**Your instructions**
Rewrite every line from the one containing "In the image" through the end of the listing, inclusive, keeping each line as it is except that every coordinate in the answers is offset by adding 67.

--------------------

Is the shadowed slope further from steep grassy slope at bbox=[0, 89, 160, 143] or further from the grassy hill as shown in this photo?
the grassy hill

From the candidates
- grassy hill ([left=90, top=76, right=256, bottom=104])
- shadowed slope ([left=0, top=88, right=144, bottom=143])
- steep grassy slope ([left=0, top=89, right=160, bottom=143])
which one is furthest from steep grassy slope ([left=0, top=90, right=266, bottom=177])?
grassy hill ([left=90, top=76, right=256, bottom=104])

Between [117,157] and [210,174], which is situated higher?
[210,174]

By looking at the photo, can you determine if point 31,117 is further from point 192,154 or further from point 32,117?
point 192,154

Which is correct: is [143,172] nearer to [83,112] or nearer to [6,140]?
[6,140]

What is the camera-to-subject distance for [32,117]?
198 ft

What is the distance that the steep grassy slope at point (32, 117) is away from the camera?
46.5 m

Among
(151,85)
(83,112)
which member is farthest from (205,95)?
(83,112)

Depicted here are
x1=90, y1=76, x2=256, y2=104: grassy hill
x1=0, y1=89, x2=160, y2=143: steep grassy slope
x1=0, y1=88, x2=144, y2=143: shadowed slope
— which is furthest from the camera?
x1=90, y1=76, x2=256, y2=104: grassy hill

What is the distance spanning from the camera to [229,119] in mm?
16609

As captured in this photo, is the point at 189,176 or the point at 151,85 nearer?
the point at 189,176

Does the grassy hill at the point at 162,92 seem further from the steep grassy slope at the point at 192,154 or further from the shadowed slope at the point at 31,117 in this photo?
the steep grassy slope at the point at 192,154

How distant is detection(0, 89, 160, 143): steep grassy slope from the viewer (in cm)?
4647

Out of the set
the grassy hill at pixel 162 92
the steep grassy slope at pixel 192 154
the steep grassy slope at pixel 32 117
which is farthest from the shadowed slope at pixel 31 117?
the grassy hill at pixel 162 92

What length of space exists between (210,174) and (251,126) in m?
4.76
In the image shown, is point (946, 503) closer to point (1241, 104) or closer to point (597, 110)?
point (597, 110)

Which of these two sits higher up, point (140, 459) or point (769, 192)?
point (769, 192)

--------------------

**Result of this exercise**
In the image shown, is point (946, 503) closer to point (1241, 104) or closer to point (597, 110)?
point (664, 177)

Which of these two sits higher up, point (140, 459) or point (769, 192)?
point (836, 259)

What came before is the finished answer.